Тот проект программы КПСС 1991 года, который так и не был принят, поскольку Ельцин партию запретил (совершенно несправедливо, я считаю), поражает своей прогрессивностью и современностью. Читаю его как привет от другой цивилизации – значительно более развитой, чем нынешняя РФ. В программе звучат такие немодные нынче идеи, как осуждение сталинизма, общечеловеческие ценности, демократия, всеобщий прогресс, примат науки, интернационализм и т.п. Сейчас все это воспринимается как инопланетное послание.
Вот именно этот проект КПСС и должна была принять на внеочередном, XXIX съезде в ноябре 1991 года. Скорее всего, это был бы «разъединительный» съезд – сторонники КПСС как парламентской партии социал-демократического типа и «консерваторы» окончательно бы размежевались – все к тому шло. Сейчас я думаю об этом и не вижу в этом ничего плохого. Это пошло бы на пользу партии. Поделили бы огромное имущество КПСС. Сидели бы в поделенных кабинетах рядом или напротив друг друга. В парламенте, скорее всего, были бы в одной антиельцинской коалиции. На выборах 1996 года, возможно, поддержали бы одного кандидата и это был бы точно не Зюганов. Возможно, это был бы мой отец. Ему тогда было только 56. А может, это был бы первый секретарь Новосибирского обкома КПСС Владимир Миндолин, также избранный на той демократической волне. Может быть. Но не судьба…
Ельцин ведь партию запретил, воспользовавшись моментом, не случайно. Она у него была как бельмо в глазу. Действительно огромная сила, мешавшая ему установить режим личной власти. Он это прекрасно понимал. Отлично знал, что очень скоро его популярность уйдет и с КПСС ему тягаться будет невозможно в открытой политической конкуренции. Россия – левая страна и популярность КПСС в народе в той или иной степени была всегда. Об этом свидетельствуют цифры соцпоросов Левада-Центр, публиковавшиеся в «Огоньке» накануне XXVIII съезда в июне 1990 года. Не было ведь обвала популярности, как сказали бы сейчас. Свои минимум 30 процентов партия взяла бы даже в самом «провальном» для нее 1991 году. А то и больше, чем 30 – это я о минимуме говорю. Ельцин это прекрасно понимал.

Исходные материалы:
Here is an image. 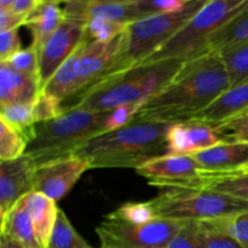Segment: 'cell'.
<instances>
[{"instance_id": "9a60e30c", "label": "cell", "mask_w": 248, "mask_h": 248, "mask_svg": "<svg viewBox=\"0 0 248 248\" xmlns=\"http://www.w3.org/2000/svg\"><path fill=\"white\" fill-rule=\"evenodd\" d=\"M200 172L229 173L248 166V143H219L208 149L191 154Z\"/></svg>"}, {"instance_id": "484cf974", "label": "cell", "mask_w": 248, "mask_h": 248, "mask_svg": "<svg viewBox=\"0 0 248 248\" xmlns=\"http://www.w3.org/2000/svg\"><path fill=\"white\" fill-rule=\"evenodd\" d=\"M47 248H92L73 228L65 213L60 208Z\"/></svg>"}, {"instance_id": "d6a6232c", "label": "cell", "mask_w": 248, "mask_h": 248, "mask_svg": "<svg viewBox=\"0 0 248 248\" xmlns=\"http://www.w3.org/2000/svg\"><path fill=\"white\" fill-rule=\"evenodd\" d=\"M186 2L188 0H133L138 19L177 11L186 6Z\"/></svg>"}, {"instance_id": "836d02e7", "label": "cell", "mask_w": 248, "mask_h": 248, "mask_svg": "<svg viewBox=\"0 0 248 248\" xmlns=\"http://www.w3.org/2000/svg\"><path fill=\"white\" fill-rule=\"evenodd\" d=\"M114 217L124 220V222L132 223V224H144L155 219V215L149 202H127L111 212Z\"/></svg>"}, {"instance_id": "44dd1931", "label": "cell", "mask_w": 248, "mask_h": 248, "mask_svg": "<svg viewBox=\"0 0 248 248\" xmlns=\"http://www.w3.org/2000/svg\"><path fill=\"white\" fill-rule=\"evenodd\" d=\"M87 41H89V38L85 36V39L80 43L73 55L56 70L55 74L44 87L43 92L58 99L62 103L77 93L80 62H81L82 52H84Z\"/></svg>"}, {"instance_id": "83f0119b", "label": "cell", "mask_w": 248, "mask_h": 248, "mask_svg": "<svg viewBox=\"0 0 248 248\" xmlns=\"http://www.w3.org/2000/svg\"><path fill=\"white\" fill-rule=\"evenodd\" d=\"M26 138L19 131L0 119V160L10 161L26 154Z\"/></svg>"}, {"instance_id": "603a6c76", "label": "cell", "mask_w": 248, "mask_h": 248, "mask_svg": "<svg viewBox=\"0 0 248 248\" xmlns=\"http://www.w3.org/2000/svg\"><path fill=\"white\" fill-rule=\"evenodd\" d=\"M27 208L39 242L44 248H47L60 211L57 203L44 194L33 191L27 195Z\"/></svg>"}, {"instance_id": "4dcf8cb0", "label": "cell", "mask_w": 248, "mask_h": 248, "mask_svg": "<svg viewBox=\"0 0 248 248\" xmlns=\"http://www.w3.org/2000/svg\"><path fill=\"white\" fill-rule=\"evenodd\" d=\"M166 248H207L200 222H186Z\"/></svg>"}, {"instance_id": "e0dca14e", "label": "cell", "mask_w": 248, "mask_h": 248, "mask_svg": "<svg viewBox=\"0 0 248 248\" xmlns=\"http://www.w3.org/2000/svg\"><path fill=\"white\" fill-rule=\"evenodd\" d=\"M38 77L19 74L6 63H0V107L10 104H33L41 93Z\"/></svg>"}, {"instance_id": "8d00e7d4", "label": "cell", "mask_w": 248, "mask_h": 248, "mask_svg": "<svg viewBox=\"0 0 248 248\" xmlns=\"http://www.w3.org/2000/svg\"><path fill=\"white\" fill-rule=\"evenodd\" d=\"M200 225L207 248H244L230 235L223 232L216 220L200 222Z\"/></svg>"}, {"instance_id": "f35d334b", "label": "cell", "mask_w": 248, "mask_h": 248, "mask_svg": "<svg viewBox=\"0 0 248 248\" xmlns=\"http://www.w3.org/2000/svg\"><path fill=\"white\" fill-rule=\"evenodd\" d=\"M18 29L5 31L0 34V62H6L9 58L21 51Z\"/></svg>"}, {"instance_id": "30bf717a", "label": "cell", "mask_w": 248, "mask_h": 248, "mask_svg": "<svg viewBox=\"0 0 248 248\" xmlns=\"http://www.w3.org/2000/svg\"><path fill=\"white\" fill-rule=\"evenodd\" d=\"M136 173L160 189L186 188L200 176V167L191 155L166 154L136 169Z\"/></svg>"}, {"instance_id": "f546056e", "label": "cell", "mask_w": 248, "mask_h": 248, "mask_svg": "<svg viewBox=\"0 0 248 248\" xmlns=\"http://www.w3.org/2000/svg\"><path fill=\"white\" fill-rule=\"evenodd\" d=\"M127 24L108 19H94L86 23V36L91 41L108 43L119 38L125 31Z\"/></svg>"}, {"instance_id": "1f68e13d", "label": "cell", "mask_w": 248, "mask_h": 248, "mask_svg": "<svg viewBox=\"0 0 248 248\" xmlns=\"http://www.w3.org/2000/svg\"><path fill=\"white\" fill-rule=\"evenodd\" d=\"M0 63H6L11 69L19 74L39 78V51L31 45L22 48L6 62Z\"/></svg>"}, {"instance_id": "9c48e42d", "label": "cell", "mask_w": 248, "mask_h": 248, "mask_svg": "<svg viewBox=\"0 0 248 248\" xmlns=\"http://www.w3.org/2000/svg\"><path fill=\"white\" fill-rule=\"evenodd\" d=\"M86 36V24L63 19L57 31L39 51V81L41 91L56 70L73 55Z\"/></svg>"}, {"instance_id": "ac0fdd59", "label": "cell", "mask_w": 248, "mask_h": 248, "mask_svg": "<svg viewBox=\"0 0 248 248\" xmlns=\"http://www.w3.org/2000/svg\"><path fill=\"white\" fill-rule=\"evenodd\" d=\"M246 111H248V79L230 87L191 121H200L213 126Z\"/></svg>"}, {"instance_id": "7bdbcfd3", "label": "cell", "mask_w": 248, "mask_h": 248, "mask_svg": "<svg viewBox=\"0 0 248 248\" xmlns=\"http://www.w3.org/2000/svg\"><path fill=\"white\" fill-rule=\"evenodd\" d=\"M241 171H246V172H248V166H247L245 170H241Z\"/></svg>"}, {"instance_id": "ffe728a7", "label": "cell", "mask_w": 248, "mask_h": 248, "mask_svg": "<svg viewBox=\"0 0 248 248\" xmlns=\"http://www.w3.org/2000/svg\"><path fill=\"white\" fill-rule=\"evenodd\" d=\"M1 235L24 248H44L36 237L27 208V195L1 218Z\"/></svg>"}, {"instance_id": "e575fe53", "label": "cell", "mask_w": 248, "mask_h": 248, "mask_svg": "<svg viewBox=\"0 0 248 248\" xmlns=\"http://www.w3.org/2000/svg\"><path fill=\"white\" fill-rule=\"evenodd\" d=\"M218 227L239 242L244 248H248V211L237 213L232 217L216 220Z\"/></svg>"}, {"instance_id": "8fae6325", "label": "cell", "mask_w": 248, "mask_h": 248, "mask_svg": "<svg viewBox=\"0 0 248 248\" xmlns=\"http://www.w3.org/2000/svg\"><path fill=\"white\" fill-rule=\"evenodd\" d=\"M38 165L24 154L0 162V217H4L22 198L35 191Z\"/></svg>"}, {"instance_id": "ab89813d", "label": "cell", "mask_w": 248, "mask_h": 248, "mask_svg": "<svg viewBox=\"0 0 248 248\" xmlns=\"http://www.w3.org/2000/svg\"><path fill=\"white\" fill-rule=\"evenodd\" d=\"M40 0H0V12H12L28 17Z\"/></svg>"}, {"instance_id": "f1b7e54d", "label": "cell", "mask_w": 248, "mask_h": 248, "mask_svg": "<svg viewBox=\"0 0 248 248\" xmlns=\"http://www.w3.org/2000/svg\"><path fill=\"white\" fill-rule=\"evenodd\" d=\"M222 143H248V111L213 125Z\"/></svg>"}, {"instance_id": "d4e9b609", "label": "cell", "mask_w": 248, "mask_h": 248, "mask_svg": "<svg viewBox=\"0 0 248 248\" xmlns=\"http://www.w3.org/2000/svg\"><path fill=\"white\" fill-rule=\"evenodd\" d=\"M34 104V103H33ZM33 104L18 103L0 107V119L16 128L26 138L27 143L31 142L35 136V121L33 115Z\"/></svg>"}, {"instance_id": "74e56055", "label": "cell", "mask_w": 248, "mask_h": 248, "mask_svg": "<svg viewBox=\"0 0 248 248\" xmlns=\"http://www.w3.org/2000/svg\"><path fill=\"white\" fill-rule=\"evenodd\" d=\"M140 106H121L107 111L106 133L116 131L130 125L135 120V115Z\"/></svg>"}, {"instance_id": "5bb4252c", "label": "cell", "mask_w": 248, "mask_h": 248, "mask_svg": "<svg viewBox=\"0 0 248 248\" xmlns=\"http://www.w3.org/2000/svg\"><path fill=\"white\" fill-rule=\"evenodd\" d=\"M222 143L211 125L200 121L172 124L167 132L169 154L191 155Z\"/></svg>"}, {"instance_id": "7a4b0ae2", "label": "cell", "mask_w": 248, "mask_h": 248, "mask_svg": "<svg viewBox=\"0 0 248 248\" xmlns=\"http://www.w3.org/2000/svg\"><path fill=\"white\" fill-rule=\"evenodd\" d=\"M183 63L184 61H164L140 64L104 78L63 102V110L81 108L109 111L121 106H140L169 84Z\"/></svg>"}, {"instance_id": "d6986e66", "label": "cell", "mask_w": 248, "mask_h": 248, "mask_svg": "<svg viewBox=\"0 0 248 248\" xmlns=\"http://www.w3.org/2000/svg\"><path fill=\"white\" fill-rule=\"evenodd\" d=\"M62 4L63 2L40 0L38 6L27 17L24 26L31 31L33 39L31 45L38 51L41 50L64 19L63 7H61Z\"/></svg>"}, {"instance_id": "277c9868", "label": "cell", "mask_w": 248, "mask_h": 248, "mask_svg": "<svg viewBox=\"0 0 248 248\" xmlns=\"http://www.w3.org/2000/svg\"><path fill=\"white\" fill-rule=\"evenodd\" d=\"M107 111L75 108L46 123L36 124L35 136L26 154L38 166L74 156L75 153L97 136L106 133Z\"/></svg>"}, {"instance_id": "d590c367", "label": "cell", "mask_w": 248, "mask_h": 248, "mask_svg": "<svg viewBox=\"0 0 248 248\" xmlns=\"http://www.w3.org/2000/svg\"><path fill=\"white\" fill-rule=\"evenodd\" d=\"M64 113L62 102L41 92L33 104V115L35 124L53 120Z\"/></svg>"}, {"instance_id": "8992f818", "label": "cell", "mask_w": 248, "mask_h": 248, "mask_svg": "<svg viewBox=\"0 0 248 248\" xmlns=\"http://www.w3.org/2000/svg\"><path fill=\"white\" fill-rule=\"evenodd\" d=\"M246 9L248 0H207L167 43L140 64L186 61L202 56L211 36Z\"/></svg>"}, {"instance_id": "b9f144b4", "label": "cell", "mask_w": 248, "mask_h": 248, "mask_svg": "<svg viewBox=\"0 0 248 248\" xmlns=\"http://www.w3.org/2000/svg\"><path fill=\"white\" fill-rule=\"evenodd\" d=\"M0 248H24V247L21 246V245L16 244V242L12 241V240L7 239V237L4 236V235H1V240H0Z\"/></svg>"}, {"instance_id": "cb8c5ba5", "label": "cell", "mask_w": 248, "mask_h": 248, "mask_svg": "<svg viewBox=\"0 0 248 248\" xmlns=\"http://www.w3.org/2000/svg\"><path fill=\"white\" fill-rule=\"evenodd\" d=\"M248 41V9L218 29L205 46L203 55H219L220 52Z\"/></svg>"}, {"instance_id": "4fadbf2b", "label": "cell", "mask_w": 248, "mask_h": 248, "mask_svg": "<svg viewBox=\"0 0 248 248\" xmlns=\"http://www.w3.org/2000/svg\"><path fill=\"white\" fill-rule=\"evenodd\" d=\"M63 15L65 19L89 23L94 19H108L128 24L138 21L133 0H74L63 2Z\"/></svg>"}, {"instance_id": "52a82bcc", "label": "cell", "mask_w": 248, "mask_h": 248, "mask_svg": "<svg viewBox=\"0 0 248 248\" xmlns=\"http://www.w3.org/2000/svg\"><path fill=\"white\" fill-rule=\"evenodd\" d=\"M148 202L155 217L178 222H210L248 211L246 201L202 189H161Z\"/></svg>"}, {"instance_id": "2e32d148", "label": "cell", "mask_w": 248, "mask_h": 248, "mask_svg": "<svg viewBox=\"0 0 248 248\" xmlns=\"http://www.w3.org/2000/svg\"><path fill=\"white\" fill-rule=\"evenodd\" d=\"M120 38V36H119ZM119 38L108 43L89 40L85 45L80 62L77 93L106 77L119 47ZM74 94V96H75ZM73 97V96H72Z\"/></svg>"}, {"instance_id": "ba28073f", "label": "cell", "mask_w": 248, "mask_h": 248, "mask_svg": "<svg viewBox=\"0 0 248 248\" xmlns=\"http://www.w3.org/2000/svg\"><path fill=\"white\" fill-rule=\"evenodd\" d=\"M186 222L155 218L144 224H132L107 215L96 228L101 248H166Z\"/></svg>"}, {"instance_id": "7c38bea8", "label": "cell", "mask_w": 248, "mask_h": 248, "mask_svg": "<svg viewBox=\"0 0 248 248\" xmlns=\"http://www.w3.org/2000/svg\"><path fill=\"white\" fill-rule=\"evenodd\" d=\"M87 170L90 165L75 155L41 165L36 170L35 191L57 202L72 190Z\"/></svg>"}, {"instance_id": "6da1fadb", "label": "cell", "mask_w": 248, "mask_h": 248, "mask_svg": "<svg viewBox=\"0 0 248 248\" xmlns=\"http://www.w3.org/2000/svg\"><path fill=\"white\" fill-rule=\"evenodd\" d=\"M232 87L218 55L184 61L171 81L143 102L133 121L178 124L191 121Z\"/></svg>"}, {"instance_id": "4316f807", "label": "cell", "mask_w": 248, "mask_h": 248, "mask_svg": "<svg viewBox=\"0 0 248 248\" xmlns=\"http://www.w3.org/2000/svg\"><path fill=\"white\" fill-rule=\"evenodd\" d=\"M224 63L232 87L248 79V41L218 55Z\"/></svg>"}, {"instance_id": "5b68a950", "label": "cell", "mask_w": 248, "mask_h": 248, "mask_svg": "<svg viewBox=\"0 0 248 248\" xmlns=\"http://www.w3.org/2000/svg\"><path fill=\"white\" fill-rule=\"evenodd\" d=\"M206 1L207 0H188L186 6L177 11L155 15L128 23L119 38L118 51L104 78L120 74L140 64L167 43Z\"/></svg>"}, {"instance_id": "7402d4cb", "label": "cell", "mask_w": 248, "mask_h": 248, "mask_svg": "<svg viewBox=\"0 0 248 248\" xmlns=\"http://www.w3.org/2000/svg\"><path fill=\"white\" fill-rule=\"evenodd\" d=\"M186 189L217 191L248 202V172L236 171L229 173L200 172L199 178L191 182Z\"/></svg>"}, {"instance_id": "3957f363", "label": "cell", "mask_w": 248, "mask_h": 248, "mask_svg": "<svg viewBox=\"0 0 248 248\" xmlns=\"http://www.w3.org/2000/svg\"><path fill=\"white\" fill-rule=\"evenodd\" d=\"M172 124L133 121L111 132L102 133L80 148L75 156L90 169H138L145 162L169 154L167 132Z\"/></svg>"}, {"instance_id": "60d3db41", "label": "cell", "mask_w": 248, "mask_h": 248, "mask_svg": "<svg viewBox=\"0 0 248 248\" xmlns=\"http://www.w3.org/2000/svg\"><path fill=\"white\" fill-rule=\"evenodd\" d=\"M27 16L12 14V12H0V31H14L24 26Z\"/></svg>"}]
</instances>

Задания:
A) Определите, согласуются ли с текстом о проекте программы КПСС 1991 года утверждения (i) «Проект программы КПСС 1991 года был принят», (ii) «Внеочередной съезд должен был пройти в ноябре 1991 года» и (iii) «Цифры опросов печатались в „Огоньке“ перед XXVIII съездом». На каждое ответьте «да» или «нет» и подкрепите ответ точной цитатой из текста.
B) Продолжите текст о проекте программы КПСС 1991 года, начав сразу после его последнего предложения.

Ответы:
A)
(i) Нет: «который так и не был принят».
(ii) Да: «на внеочередном, XXIX съезде в ноябре 1991 года».
(iii) Да: «публиковавшиеся в «Огоньке» накануне XXVIII съезда в июне 1990 года».

B)
Ельцин воспользовался ГКЧП и тем бесславным августовским «путчем» как предлогом для запрета КПСС, расчищая себе дорогу к ничем не ограниченной суперпрезидентской власти. Затем он жестоко расправился с Верховным Советом – вторым политическим органом, стоявшим на пути его личной, фактически ничем не ограниченной власти. А ведь когда-то Борис Николаевич ходил на митинги в Лужниках, где активно выступал за передачу власти от КПСС Советам. Даже фотография сохранилась – где он стоит у микрофона на фоне лозунга «Вся власть Советам». Это был год 1989. Спустя четыре года он расстреляет из танков Верховный Совет, за передачу власти которому он так рьяно выступал, и главой которого был. Этот человек сначала расправился с партией, в которой он сделал головокружительную карьеру, которая привела его на вершину советской властной пирамиды. Затем расправился и с Верховным Советом. Просто это надо помнить.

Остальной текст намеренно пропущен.